## Work instructions
- 1) Reproduce the passage of the regex forum thread from "Page 1 of 1" to "additional tag attributes.".
- 2) In one to three sentences, state what the original poster of the regex forum thread says he uses his pattern for and what he needed it to allow for.
- 3) Write what comes next in the regex forum thread, continuing from its final line.

Page 1 of 1

Improvements to my pattern?

Posted: Sun Feb 24, 2008 12:40 pm
by HCBen
Anyone see a way that I could streamline this pattern, or if there are any issues I need to be aware of:

Code: Select all

'/<[\w]+\s*[a-z_0-9;\-=:"\'\s]*[id|class]=["\']?f:([\w]+)["\']?\s*[a-z_0-9;\-=:"\'\s]*>(.+?)<\/[\w]+>/xius'
I'm using it to match any html tag with an id value or class name prefaced with "f:" to obtain the text within the open/close tags - and I needed to allow for any additional tag attributes.

It works fine and I haven't run into any problems so far. Just thought I'd throw it out there and see what others think.

Thanks,
Ben

Re: Improvements to my pattern?

Posted: Sun Feb 24, 2008 4:06 pm
by John Cartwright
I dont know if mine turned out much better,

Code: Select all

$foo = '<textarea type="foo" id="f:foobarington" style=2"foo">input 1</textarea>
 
<textarea type="fee" class="f:feebarington">input 2</textarea>';
 
preg_match_all('#<\w+.*?[id|class]=["\']f:([^"\']+)["\'].*?>(.*?)<[^>]+>#is', $foo, $matches);
 
echo '<pre>';
print_r($matches);

Code: Select all

Array
(
    ....
 
    [1] => Array
        (
            [0] => foobarington
            [1] => feebarington
        )
 
    [2] => Array
        (
            [0] => input 1
            [1] => input 2
        )

## Information shown

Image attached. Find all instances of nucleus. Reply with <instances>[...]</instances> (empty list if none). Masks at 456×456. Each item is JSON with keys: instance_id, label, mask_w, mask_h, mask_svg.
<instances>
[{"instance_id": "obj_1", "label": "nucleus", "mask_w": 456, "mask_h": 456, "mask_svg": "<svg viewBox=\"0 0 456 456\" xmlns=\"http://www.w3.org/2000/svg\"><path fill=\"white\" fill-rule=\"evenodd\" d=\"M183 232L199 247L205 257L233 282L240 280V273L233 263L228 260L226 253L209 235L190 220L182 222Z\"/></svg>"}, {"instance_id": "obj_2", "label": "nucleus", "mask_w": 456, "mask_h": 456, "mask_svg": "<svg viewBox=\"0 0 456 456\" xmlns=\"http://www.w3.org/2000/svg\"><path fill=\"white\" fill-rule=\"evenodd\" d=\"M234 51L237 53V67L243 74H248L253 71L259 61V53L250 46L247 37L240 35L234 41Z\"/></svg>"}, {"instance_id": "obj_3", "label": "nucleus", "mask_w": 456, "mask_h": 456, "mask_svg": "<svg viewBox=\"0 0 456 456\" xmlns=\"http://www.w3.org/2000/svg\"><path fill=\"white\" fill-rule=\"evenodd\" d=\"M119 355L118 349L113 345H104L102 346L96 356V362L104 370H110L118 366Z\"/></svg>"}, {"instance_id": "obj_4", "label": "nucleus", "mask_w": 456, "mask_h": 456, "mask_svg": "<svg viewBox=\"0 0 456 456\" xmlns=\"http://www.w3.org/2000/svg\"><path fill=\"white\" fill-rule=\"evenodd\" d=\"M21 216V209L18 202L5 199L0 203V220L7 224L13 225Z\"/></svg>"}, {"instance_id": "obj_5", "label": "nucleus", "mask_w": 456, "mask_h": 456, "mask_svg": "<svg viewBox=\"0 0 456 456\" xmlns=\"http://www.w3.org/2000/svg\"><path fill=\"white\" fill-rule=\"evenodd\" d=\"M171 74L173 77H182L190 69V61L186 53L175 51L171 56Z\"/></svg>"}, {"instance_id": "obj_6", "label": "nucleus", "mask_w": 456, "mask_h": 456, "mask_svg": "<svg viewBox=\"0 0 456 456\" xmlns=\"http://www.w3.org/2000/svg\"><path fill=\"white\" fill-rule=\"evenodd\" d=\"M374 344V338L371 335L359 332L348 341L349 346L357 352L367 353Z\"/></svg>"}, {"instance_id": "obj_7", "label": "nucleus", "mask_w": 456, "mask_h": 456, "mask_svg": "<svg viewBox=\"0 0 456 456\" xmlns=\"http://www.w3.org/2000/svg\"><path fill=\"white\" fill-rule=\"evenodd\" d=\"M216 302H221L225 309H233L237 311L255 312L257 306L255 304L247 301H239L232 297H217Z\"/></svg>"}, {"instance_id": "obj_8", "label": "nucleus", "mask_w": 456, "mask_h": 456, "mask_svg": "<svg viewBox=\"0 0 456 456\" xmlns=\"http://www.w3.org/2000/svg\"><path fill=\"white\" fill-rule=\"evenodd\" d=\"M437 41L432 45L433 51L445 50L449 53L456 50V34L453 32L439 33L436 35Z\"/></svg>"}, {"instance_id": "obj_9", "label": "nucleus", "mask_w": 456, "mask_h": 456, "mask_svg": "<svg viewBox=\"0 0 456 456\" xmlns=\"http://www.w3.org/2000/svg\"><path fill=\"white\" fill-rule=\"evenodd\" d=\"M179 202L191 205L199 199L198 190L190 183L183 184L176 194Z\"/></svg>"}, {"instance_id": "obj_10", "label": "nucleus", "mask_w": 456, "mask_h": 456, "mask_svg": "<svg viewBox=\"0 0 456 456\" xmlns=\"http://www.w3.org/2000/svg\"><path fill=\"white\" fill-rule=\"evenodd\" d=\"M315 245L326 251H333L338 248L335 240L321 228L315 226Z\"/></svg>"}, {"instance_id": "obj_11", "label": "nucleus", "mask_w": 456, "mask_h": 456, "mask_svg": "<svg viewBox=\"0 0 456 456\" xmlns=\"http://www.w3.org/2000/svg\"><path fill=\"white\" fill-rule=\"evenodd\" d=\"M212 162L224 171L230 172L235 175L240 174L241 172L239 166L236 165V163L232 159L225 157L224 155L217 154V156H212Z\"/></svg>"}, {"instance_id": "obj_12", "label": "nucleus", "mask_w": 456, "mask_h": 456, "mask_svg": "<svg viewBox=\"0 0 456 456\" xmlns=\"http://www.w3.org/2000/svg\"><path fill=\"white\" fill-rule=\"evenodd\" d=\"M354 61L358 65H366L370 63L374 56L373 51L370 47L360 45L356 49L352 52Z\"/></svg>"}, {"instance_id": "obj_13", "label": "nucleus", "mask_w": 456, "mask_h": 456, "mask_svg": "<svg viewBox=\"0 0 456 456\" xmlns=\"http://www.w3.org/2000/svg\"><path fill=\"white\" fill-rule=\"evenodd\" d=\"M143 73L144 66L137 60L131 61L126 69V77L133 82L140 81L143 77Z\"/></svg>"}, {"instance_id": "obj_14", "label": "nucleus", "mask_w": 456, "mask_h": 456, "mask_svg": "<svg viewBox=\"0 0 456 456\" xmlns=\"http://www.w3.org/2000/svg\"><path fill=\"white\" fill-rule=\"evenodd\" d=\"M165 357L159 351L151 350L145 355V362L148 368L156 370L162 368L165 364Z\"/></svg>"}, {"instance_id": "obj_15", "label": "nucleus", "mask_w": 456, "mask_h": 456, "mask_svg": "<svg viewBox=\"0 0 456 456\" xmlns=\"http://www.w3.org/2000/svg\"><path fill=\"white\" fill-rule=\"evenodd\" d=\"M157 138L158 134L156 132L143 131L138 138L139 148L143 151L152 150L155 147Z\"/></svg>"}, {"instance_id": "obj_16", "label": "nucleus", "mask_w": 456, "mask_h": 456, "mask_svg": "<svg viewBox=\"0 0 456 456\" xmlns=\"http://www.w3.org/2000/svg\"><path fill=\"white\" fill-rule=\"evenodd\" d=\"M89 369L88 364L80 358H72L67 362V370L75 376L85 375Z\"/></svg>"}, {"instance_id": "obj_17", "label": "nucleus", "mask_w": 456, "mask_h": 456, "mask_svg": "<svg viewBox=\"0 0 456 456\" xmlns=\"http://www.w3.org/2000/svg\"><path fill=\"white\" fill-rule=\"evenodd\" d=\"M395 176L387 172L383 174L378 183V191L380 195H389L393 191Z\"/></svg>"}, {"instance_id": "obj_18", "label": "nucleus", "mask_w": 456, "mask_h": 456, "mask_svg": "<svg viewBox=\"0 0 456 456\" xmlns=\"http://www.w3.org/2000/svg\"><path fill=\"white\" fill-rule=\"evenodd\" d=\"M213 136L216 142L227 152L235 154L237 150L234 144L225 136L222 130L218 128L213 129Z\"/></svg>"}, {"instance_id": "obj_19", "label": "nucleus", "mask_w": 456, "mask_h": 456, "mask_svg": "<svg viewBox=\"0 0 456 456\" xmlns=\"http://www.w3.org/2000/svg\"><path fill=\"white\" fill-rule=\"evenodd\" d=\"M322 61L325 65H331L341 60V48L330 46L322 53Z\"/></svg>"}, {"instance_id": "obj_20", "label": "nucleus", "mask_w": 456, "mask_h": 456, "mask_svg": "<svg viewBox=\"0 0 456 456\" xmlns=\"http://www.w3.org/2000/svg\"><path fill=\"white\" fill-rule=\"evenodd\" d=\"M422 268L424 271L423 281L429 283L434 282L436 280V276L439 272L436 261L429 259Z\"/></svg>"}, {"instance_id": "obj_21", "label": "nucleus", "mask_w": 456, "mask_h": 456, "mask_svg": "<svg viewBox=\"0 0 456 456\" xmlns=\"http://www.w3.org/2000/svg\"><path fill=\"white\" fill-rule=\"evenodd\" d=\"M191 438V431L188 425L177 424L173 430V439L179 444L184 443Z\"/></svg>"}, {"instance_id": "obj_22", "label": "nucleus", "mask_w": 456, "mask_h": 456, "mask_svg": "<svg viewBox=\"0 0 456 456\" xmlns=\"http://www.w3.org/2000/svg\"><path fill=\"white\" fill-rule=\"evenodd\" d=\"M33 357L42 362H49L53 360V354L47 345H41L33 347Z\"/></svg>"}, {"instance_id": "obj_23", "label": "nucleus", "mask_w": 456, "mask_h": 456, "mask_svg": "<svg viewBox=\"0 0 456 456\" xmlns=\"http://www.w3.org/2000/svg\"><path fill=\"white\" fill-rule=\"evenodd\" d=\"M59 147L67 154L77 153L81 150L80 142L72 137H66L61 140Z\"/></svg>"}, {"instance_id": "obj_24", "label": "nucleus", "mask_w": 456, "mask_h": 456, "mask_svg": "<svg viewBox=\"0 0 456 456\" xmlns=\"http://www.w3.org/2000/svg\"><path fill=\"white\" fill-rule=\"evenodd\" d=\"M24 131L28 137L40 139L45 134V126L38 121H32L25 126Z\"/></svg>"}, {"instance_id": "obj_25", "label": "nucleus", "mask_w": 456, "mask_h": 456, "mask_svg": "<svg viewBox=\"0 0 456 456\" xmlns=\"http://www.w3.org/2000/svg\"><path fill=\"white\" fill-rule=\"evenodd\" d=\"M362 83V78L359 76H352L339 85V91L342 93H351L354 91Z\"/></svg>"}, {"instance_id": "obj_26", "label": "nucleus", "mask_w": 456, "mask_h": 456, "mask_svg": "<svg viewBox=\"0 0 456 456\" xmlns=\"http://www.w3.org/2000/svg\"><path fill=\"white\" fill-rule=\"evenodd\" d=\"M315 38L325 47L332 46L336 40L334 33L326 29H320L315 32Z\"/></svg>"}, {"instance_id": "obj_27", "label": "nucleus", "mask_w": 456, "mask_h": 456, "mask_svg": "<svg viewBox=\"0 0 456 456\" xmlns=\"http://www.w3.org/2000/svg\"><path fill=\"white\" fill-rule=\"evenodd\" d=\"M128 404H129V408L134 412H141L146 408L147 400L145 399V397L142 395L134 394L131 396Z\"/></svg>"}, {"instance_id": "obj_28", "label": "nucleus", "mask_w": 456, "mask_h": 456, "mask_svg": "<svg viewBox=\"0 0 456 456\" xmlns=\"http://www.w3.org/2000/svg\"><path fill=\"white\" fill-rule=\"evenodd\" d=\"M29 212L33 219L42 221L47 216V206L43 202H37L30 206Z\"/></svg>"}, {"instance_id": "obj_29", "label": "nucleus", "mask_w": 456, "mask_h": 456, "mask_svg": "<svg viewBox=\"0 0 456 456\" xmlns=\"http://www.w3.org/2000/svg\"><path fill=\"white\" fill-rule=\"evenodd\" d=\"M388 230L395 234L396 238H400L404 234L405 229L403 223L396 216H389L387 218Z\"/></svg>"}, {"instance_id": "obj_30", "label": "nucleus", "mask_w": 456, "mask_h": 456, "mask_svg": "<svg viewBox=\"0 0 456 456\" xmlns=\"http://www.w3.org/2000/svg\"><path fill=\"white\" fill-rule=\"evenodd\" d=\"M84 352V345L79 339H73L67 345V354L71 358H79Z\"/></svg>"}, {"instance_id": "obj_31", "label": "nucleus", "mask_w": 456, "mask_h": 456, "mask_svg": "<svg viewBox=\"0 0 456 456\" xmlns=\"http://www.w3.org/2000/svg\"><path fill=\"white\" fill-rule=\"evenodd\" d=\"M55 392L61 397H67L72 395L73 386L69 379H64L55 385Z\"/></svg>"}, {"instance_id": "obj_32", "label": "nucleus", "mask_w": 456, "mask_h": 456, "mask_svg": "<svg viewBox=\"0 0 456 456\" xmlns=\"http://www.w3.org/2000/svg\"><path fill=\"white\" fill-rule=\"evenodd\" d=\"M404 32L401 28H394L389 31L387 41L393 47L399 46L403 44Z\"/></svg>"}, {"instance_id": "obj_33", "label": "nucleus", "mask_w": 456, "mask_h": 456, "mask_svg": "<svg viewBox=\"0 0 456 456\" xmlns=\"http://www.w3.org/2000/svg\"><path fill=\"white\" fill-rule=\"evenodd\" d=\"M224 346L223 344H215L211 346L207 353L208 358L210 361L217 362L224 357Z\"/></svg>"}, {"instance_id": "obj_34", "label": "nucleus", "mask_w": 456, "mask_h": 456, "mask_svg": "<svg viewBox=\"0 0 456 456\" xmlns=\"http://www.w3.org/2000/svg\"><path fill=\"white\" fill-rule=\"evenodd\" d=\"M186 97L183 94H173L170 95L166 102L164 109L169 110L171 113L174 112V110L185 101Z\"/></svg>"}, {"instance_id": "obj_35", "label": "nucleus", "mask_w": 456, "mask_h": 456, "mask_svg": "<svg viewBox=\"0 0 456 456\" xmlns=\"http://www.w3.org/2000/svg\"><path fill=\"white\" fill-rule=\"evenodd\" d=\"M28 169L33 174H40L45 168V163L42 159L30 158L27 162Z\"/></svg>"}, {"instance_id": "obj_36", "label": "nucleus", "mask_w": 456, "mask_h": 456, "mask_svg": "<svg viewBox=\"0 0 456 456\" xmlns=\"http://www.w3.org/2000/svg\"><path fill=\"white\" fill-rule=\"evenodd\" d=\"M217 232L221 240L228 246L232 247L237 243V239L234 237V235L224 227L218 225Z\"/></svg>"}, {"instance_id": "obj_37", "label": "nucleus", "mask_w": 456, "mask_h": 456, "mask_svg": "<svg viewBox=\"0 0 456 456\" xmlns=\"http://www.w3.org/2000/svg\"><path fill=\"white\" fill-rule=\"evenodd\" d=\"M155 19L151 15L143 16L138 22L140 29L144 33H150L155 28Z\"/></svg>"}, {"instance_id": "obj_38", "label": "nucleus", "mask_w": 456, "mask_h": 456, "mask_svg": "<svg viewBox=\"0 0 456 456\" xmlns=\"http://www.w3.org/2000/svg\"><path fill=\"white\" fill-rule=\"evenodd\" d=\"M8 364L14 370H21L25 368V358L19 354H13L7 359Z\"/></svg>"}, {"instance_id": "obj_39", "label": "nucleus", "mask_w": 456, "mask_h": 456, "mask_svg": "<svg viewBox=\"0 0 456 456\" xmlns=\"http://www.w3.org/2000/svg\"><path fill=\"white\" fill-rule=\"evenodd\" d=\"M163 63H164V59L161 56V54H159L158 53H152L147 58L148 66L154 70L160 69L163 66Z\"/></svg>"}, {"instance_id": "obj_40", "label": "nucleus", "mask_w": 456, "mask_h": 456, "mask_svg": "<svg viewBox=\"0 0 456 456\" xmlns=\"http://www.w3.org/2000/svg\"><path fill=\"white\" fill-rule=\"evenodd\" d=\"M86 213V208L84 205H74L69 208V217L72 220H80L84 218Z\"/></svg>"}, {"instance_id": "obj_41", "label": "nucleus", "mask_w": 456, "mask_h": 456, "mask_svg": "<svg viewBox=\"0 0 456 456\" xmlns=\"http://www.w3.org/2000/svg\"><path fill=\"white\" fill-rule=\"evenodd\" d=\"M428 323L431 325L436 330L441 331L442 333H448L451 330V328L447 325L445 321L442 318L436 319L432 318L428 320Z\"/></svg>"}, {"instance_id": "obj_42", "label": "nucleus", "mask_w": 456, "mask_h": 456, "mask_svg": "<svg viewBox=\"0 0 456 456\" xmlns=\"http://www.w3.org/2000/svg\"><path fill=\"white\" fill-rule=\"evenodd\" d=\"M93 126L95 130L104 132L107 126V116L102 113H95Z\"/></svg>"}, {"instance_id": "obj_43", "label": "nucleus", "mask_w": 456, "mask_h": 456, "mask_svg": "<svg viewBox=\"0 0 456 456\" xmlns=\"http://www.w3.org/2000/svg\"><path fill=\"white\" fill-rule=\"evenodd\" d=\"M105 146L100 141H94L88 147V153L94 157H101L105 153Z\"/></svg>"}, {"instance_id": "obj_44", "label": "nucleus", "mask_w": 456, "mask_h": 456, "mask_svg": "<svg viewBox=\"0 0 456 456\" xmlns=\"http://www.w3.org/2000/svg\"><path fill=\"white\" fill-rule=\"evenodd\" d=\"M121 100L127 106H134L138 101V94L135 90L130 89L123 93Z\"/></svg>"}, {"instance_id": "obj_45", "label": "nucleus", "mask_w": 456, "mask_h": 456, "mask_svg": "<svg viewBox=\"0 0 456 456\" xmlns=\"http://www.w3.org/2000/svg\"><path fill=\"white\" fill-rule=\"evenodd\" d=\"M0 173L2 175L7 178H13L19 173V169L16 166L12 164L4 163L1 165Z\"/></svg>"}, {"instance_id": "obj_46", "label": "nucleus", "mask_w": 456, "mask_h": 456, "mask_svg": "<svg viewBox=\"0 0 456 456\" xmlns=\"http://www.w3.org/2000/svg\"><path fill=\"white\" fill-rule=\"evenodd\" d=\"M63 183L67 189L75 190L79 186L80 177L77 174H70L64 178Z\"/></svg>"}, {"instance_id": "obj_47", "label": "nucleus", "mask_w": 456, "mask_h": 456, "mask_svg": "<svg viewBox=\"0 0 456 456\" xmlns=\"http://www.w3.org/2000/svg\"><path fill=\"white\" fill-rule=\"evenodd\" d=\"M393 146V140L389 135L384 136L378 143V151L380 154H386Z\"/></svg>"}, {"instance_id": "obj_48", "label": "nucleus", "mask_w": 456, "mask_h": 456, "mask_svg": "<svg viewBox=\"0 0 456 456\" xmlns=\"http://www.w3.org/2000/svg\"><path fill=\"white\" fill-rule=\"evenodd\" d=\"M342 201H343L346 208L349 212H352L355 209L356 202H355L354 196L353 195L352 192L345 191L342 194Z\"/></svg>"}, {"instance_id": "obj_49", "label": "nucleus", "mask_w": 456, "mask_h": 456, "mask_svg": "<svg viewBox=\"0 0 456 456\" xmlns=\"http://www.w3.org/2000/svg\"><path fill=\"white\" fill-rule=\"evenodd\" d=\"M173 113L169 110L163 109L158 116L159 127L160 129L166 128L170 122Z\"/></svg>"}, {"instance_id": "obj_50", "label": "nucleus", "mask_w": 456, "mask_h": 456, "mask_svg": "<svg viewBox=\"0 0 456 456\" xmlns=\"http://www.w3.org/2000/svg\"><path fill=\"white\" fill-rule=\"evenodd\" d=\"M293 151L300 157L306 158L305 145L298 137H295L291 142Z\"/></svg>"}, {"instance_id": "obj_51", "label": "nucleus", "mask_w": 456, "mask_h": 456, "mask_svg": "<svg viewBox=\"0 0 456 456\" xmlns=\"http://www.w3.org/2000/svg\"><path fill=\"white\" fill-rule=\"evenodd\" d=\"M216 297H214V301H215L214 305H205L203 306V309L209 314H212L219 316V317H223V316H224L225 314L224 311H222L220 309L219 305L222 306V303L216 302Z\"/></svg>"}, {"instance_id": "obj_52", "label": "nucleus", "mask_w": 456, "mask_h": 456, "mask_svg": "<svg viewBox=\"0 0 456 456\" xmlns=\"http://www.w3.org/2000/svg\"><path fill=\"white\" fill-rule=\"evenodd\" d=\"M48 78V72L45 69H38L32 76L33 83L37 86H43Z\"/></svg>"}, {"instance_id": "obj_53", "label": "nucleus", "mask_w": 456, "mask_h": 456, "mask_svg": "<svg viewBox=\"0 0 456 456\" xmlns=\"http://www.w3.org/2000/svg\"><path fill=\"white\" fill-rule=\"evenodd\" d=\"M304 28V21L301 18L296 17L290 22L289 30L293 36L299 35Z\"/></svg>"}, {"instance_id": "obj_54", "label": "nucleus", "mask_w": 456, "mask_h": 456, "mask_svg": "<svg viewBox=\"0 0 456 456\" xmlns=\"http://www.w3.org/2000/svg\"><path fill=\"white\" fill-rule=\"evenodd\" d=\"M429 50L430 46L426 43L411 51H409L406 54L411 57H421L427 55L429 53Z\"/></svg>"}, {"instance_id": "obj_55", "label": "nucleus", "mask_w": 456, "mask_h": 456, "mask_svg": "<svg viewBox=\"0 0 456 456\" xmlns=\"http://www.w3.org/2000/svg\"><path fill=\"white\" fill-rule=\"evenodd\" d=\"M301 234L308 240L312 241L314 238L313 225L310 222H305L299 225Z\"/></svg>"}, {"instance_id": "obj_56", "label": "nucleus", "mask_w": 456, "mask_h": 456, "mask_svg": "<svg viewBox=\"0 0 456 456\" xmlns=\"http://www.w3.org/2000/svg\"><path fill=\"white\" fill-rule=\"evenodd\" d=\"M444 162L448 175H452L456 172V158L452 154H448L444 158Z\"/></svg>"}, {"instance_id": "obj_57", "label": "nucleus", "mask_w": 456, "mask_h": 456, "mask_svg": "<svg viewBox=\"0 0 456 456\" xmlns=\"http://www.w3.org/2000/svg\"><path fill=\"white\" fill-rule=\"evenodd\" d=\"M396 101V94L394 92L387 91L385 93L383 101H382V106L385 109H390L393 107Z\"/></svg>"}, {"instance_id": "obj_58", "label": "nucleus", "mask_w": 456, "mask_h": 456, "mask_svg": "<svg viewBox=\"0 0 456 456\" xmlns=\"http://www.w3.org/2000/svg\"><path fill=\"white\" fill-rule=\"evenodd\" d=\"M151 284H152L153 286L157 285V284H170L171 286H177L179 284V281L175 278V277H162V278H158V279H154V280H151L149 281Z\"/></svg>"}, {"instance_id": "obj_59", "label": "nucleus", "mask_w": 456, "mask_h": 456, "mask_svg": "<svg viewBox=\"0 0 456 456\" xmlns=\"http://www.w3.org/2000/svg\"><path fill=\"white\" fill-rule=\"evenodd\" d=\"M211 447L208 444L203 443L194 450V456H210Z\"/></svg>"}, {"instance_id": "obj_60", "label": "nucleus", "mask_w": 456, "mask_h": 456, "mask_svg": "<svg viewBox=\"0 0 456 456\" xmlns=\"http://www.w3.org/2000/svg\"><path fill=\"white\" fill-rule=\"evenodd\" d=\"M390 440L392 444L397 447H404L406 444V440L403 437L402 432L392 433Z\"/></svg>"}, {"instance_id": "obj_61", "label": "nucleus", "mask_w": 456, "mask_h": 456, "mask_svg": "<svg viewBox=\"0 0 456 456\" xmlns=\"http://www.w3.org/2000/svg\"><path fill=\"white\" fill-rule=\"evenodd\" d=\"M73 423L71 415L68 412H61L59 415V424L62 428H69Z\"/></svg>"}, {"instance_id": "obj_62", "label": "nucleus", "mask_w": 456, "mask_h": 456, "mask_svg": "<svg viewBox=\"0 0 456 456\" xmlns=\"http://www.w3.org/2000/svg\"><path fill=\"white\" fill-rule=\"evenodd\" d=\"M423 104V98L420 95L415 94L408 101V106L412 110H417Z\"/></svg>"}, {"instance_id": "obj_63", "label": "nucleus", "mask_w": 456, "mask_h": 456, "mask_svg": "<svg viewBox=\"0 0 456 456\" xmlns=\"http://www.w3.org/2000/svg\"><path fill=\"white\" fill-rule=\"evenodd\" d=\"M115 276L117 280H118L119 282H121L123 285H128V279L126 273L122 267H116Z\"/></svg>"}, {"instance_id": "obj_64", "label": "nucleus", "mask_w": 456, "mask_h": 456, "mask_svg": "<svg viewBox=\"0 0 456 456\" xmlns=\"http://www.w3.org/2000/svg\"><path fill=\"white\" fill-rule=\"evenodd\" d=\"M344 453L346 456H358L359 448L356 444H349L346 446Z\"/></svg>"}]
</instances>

## Results in order
- 1)
Page 1 of 1

Improvements to my pattern?

Posted: Sun Feb 24, 2008 12:40 pm
by HCBen
Anyone see a way that I could streamline this pattern, or if there are any issues I need to be aware of:

Code: Select all

'/<[\w]+\s*[a-z_0-9;\-=:"\'\s]*[id|class]=["\']?f:([\w]+)["\']?\s*[a-z_0-9;\-=:"\'\s]*>(.+?)<\/[\w]+>/xius'
I'm using it to match any html tag with an id value or class name prefaced with "f:" to obtain the text within the open/close tags - and I needed to allow for any additional tag attributes.

- 2) He uses it to match any HTML tag with an id value or class name prefaced with "f:", in order to obtain the text within the open and close tags. He needed the pattern to allow for any additional tag attributes.

- 3)
 
)
//step in regex guru

Re: Improvements to my pattern?

Posted: Mon Feb 25, 2008 12:47 am
by jmut
Just be very careful if allowing users to add attributes.

e.g this will execute the javascript in IE, despite the fact it's part of style sheet. Don't ask why, they just thought it's cool I guess.

<div style="background:url('javascript:alert(1)')">
</div>

Re: Improvements to my pattern?

Posted: Mon Feb 25, 2008 3:46 pm
by HCBen
Jcart - Your's is better. I changed it slightly and had to allow for class/id's without quotes (as I don't have full control of the :( ) :

Code: Select all

#<\w+[^>]*(?:id|class)=["\']?f:(\w+)["\']?[^>]*>(.+?)<[^>]+>#
Also, I replaced .*? with [^>]* because it's safer, I believe. Other than that I'm not sure how much more can be done to improve it now...

It works great!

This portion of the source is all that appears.